The design of mixed-signal circuit PCBs is very complex. The layout and routing of components and the handling of power and ground wires will directly affect circuit performance and EMC performance. This article describes ground and power partitioning designs that can optimize the performance of mixed-signal circuits.
How to reduce the mutual interference between digital signals and analog signals? Before designing, you must understand the two basic principles of electromagnetic compatibility (EMC): one is to reduce the area of the current loop as much as possible; the other is to use only one reference plane in the system. On the contrary, if there are two reference planes in the system, a dipole antenna may be formed (note: the radiation size of a small dipole antenna is proportional to the length of the line, the current flowing and the frequency); if the signal cannot pass through the smallest possible loop path back, a large loop antenna may be formed. The current in the loop is proportional to the square of the frequency.

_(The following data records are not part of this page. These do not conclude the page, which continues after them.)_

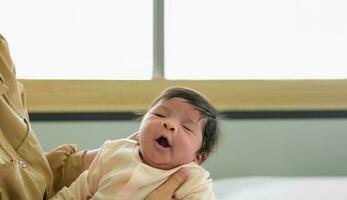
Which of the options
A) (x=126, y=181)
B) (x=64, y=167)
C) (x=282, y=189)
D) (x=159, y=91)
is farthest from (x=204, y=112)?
(x=159, y=91)

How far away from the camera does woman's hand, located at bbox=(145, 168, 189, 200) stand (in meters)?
1.06

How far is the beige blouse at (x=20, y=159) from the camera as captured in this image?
1.05 meters

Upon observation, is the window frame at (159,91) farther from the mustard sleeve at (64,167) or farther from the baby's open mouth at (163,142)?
the baby's open mouth at (163,142)

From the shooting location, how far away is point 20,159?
3.67ft
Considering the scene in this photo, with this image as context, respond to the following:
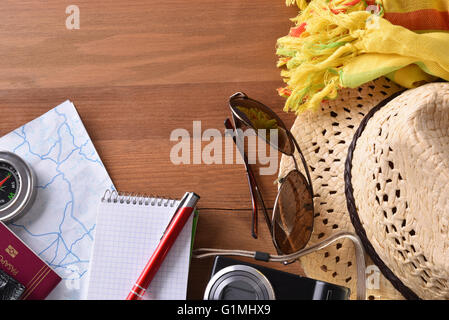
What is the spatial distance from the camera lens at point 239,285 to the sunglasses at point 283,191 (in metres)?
0.08

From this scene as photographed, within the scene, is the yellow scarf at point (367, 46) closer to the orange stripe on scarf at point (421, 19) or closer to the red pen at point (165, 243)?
the orange stripe on scarf at point (421, 19)

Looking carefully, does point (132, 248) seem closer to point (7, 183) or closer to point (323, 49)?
point (7, 183)

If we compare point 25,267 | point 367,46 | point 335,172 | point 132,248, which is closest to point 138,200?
point 132,248

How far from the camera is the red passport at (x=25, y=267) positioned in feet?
1.96

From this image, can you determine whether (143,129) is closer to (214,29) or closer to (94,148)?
(94,148)

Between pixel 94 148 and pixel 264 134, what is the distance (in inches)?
11.7

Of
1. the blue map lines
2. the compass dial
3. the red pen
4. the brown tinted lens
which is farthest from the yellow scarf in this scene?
the compass dial

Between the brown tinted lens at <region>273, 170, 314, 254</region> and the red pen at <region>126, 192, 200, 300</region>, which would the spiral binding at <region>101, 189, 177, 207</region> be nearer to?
the red pen at <region>126, 192, 200, 300</region>

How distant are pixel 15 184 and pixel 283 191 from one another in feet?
1.45

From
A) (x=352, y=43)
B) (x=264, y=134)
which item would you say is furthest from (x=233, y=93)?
(x=352, y=43)

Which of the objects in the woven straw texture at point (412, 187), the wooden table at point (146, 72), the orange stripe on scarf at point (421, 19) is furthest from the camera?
the wooden table at point (146, 72)

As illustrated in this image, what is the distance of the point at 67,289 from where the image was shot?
620 mm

These two situations should be avoided in design.
It is recommended that digital and analog grounds be separated on mixed-signal circuit boards to achieve isolation between digital and analog grounds. While feasible, this approach has many potential problems, especially in complex, large-scale systems. The key issue is that routing across split gaps is impossible. Once crossed, electromagnetic radiation and signal crosstalk will increase rapidly. A common problem in PCB design is EMI problems caused by signal lines crossing the ground or power supply.
We use the above segmentation method, and the signal line passes through the gap between the two grounds. What is the return path for the signal current? Suppose two separate grounds are connected somewhere (usually a single point at some location). In this case, the ground current will form a large loop. High frequency currents flowing through large loops produce radiation and high ground inductance. If the current flowing through the large loop is a low-level analog current, the current is susceptible to interference from external signals. Even worse, when separate grounds are connected together at the power supply, a very large current loop is created. Additionally, connecting analog and digital via long wires will form a dipole antenna.
Understanding the path and manner in which current returns to ground is key to optimizing mixed-signal circuit board designs. Many design engineers only consider where the signal current flows and ignore the specific path of the current. If the ground layer must be divided, wiring must be carried out through the gap between the partitions. A single point connection can be made between the divided ground layers to form a connecting bridge between the two ground layers, and then the wiring is carried out through the connecting bridge. This provides a DC loop under each signal line, resulting in a small loop area.
Opto-isolating devices or transformers can also be used to span the gap. In the former, the optical signal passes through the gap, while in the case of a transformer, the magnetic field passes through the gap. Another possible approach is to use differential signaling: signals flow in from one line and return from another line, in which case they don't need to be used as return paths.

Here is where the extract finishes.